The information with temporal data may include a plurality of customers over time as well as customer purchasing of a plurality of products, the dashboard forecasting demand including a forecast of demand based on purchasing decisions over time before and after the initial time. The instructions may be further executable by the at least one processor to generate and provide an alert to a user when inventory is above a particular threshold or below a particular threshold based on forecasting to enable the user to purchase or not purchase one or more products based on forecasted demand such that inventory levels are not critically low or extremely high relative to demand. In some embodiments, the instructions are further executable by the at least one processor to: receive incentive offers from a manufacturer of at least one product, the incentive offering a bonus for sales of the at least one product, and generate and provide an alert to a user when forecasted demand for the at least one product is at or above an incentive threshold to enable the user to make changes to further increase sales of the at least one product.

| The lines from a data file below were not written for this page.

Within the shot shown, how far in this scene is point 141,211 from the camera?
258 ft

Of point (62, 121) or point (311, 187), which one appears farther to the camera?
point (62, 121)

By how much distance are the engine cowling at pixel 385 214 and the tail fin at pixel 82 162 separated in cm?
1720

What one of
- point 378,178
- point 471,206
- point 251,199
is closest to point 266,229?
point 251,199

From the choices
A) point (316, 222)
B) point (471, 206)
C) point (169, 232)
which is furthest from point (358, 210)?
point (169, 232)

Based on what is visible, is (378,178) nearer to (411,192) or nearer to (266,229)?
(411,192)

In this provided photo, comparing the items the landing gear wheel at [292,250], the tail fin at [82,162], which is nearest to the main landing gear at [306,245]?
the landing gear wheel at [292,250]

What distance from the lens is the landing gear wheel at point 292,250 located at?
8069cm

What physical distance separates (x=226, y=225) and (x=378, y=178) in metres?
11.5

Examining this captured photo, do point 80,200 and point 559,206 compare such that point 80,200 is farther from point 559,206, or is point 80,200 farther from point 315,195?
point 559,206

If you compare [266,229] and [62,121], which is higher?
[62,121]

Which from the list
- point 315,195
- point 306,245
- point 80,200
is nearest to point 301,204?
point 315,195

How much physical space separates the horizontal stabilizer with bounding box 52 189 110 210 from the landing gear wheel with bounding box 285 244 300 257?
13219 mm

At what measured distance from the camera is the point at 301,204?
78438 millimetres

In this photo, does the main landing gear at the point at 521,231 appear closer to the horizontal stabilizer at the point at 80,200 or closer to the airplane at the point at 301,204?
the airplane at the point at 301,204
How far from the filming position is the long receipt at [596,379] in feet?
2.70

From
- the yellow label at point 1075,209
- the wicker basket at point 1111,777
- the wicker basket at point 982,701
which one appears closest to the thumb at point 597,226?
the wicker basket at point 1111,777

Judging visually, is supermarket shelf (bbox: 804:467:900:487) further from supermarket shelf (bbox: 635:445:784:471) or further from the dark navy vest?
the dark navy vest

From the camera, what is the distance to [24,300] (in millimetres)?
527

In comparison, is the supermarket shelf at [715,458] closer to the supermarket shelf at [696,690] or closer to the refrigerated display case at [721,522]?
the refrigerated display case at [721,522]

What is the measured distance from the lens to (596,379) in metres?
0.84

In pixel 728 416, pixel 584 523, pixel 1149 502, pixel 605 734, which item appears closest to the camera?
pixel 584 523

In some embodiments, the instructions are further executable by the at least one processor to: receive a plurality of incentive offers from a plurality of manufacturer for volume sales of a plurality of products, each of the incentives of the plurality of incentive offers offering a bonus for sales of at least one product of the plurality of products, at least a subset of the plurality of incentive offers including different expiration dates after which a particular incentive is no longer available, for each of the plurality of incentive offers, identify forecasted demand for the applicable product of the plurality of products, compare forecasted demand for different products and generate and provide an alert to a user when forecasted demand for at least one of the plurality of products is higher than the other products of the plurality of products before a particular expiration date expires. In some embodiments, the instructions are further executable by the at least one processor to: receive a plurality of incentive offers from a plurality of manufacturer for volume sales of a plurality of products, each of the incentives of the plurality of incentive offers offering a bonus for sales of at least one product of the plurality of products, at least a subset of the plurality of incentive offers including different expiration dates after which a particular incentive is no longer available, for each of the plurality of incentive offers, identify forecasted demand for the applicable product of the plurality of products, compare forecasted demand for different products, compare overall incentive for a particular number of different products with high forecasted demand relative to forecasted demand of the different products, and generate and provide an alert to a user when forecasted demand for at least one of the plurality of products is higher than the other products of the plurality of products before a particular expiration date expires and when the overall incentive if above an incentive threshold

The instructions may be executable by the at least one processor to create past topological hierarchical decompositions for the first set of historical time subsets comprises the instructions being executable by the at least one processor to: project the information to a first embedding based on at least one metric, determine a first lowest cover resolution of the first embedding that identifies non-overlapping secondary coverings based on sets within one of the covers of the first embedding, identify a branch point of a first connected-component network based on the non-overlapping secondary coverings, generate subsets from the branch point based on the non-overlapping secondary coverings, if a network generation threshold has not been met, then for each subset from the branch point, determine a second lowest cover resolution that identifies non-overlapping secondary coverings based on the sets within one of the covers of a particular subset to identify a new branch point and new subsets from that branch point of the first connected-component network, for each leaf of the connected-component network, identify embeddings of a feature space and generate a local object embedding space using a transposition of segmented features with related objects, add coordinates of objects within each leaf of the local object embedding to a data array, project array data from the data array to a second embedding, determine a third lowest cover resolution of the second embedding that identifies non-overlapping secondary coverings based on sets within one of the covers of the second embedding, identify a branch point of a second connected-component network based on the non-overlapping secondary coverings, generate subsets from the branch point based on the non-overlapping secondary coverings, if a network generation threshold has not been met, then for each subset from the branch point, determine a second lowest cover resolution that identifies non-overlapping secondary coverings based on the sets within one of the covers of a particular subset to identify a new branch point and new subsets from that branch point of the second connected-component network, and generate at least one past topological hierarchical decomposition.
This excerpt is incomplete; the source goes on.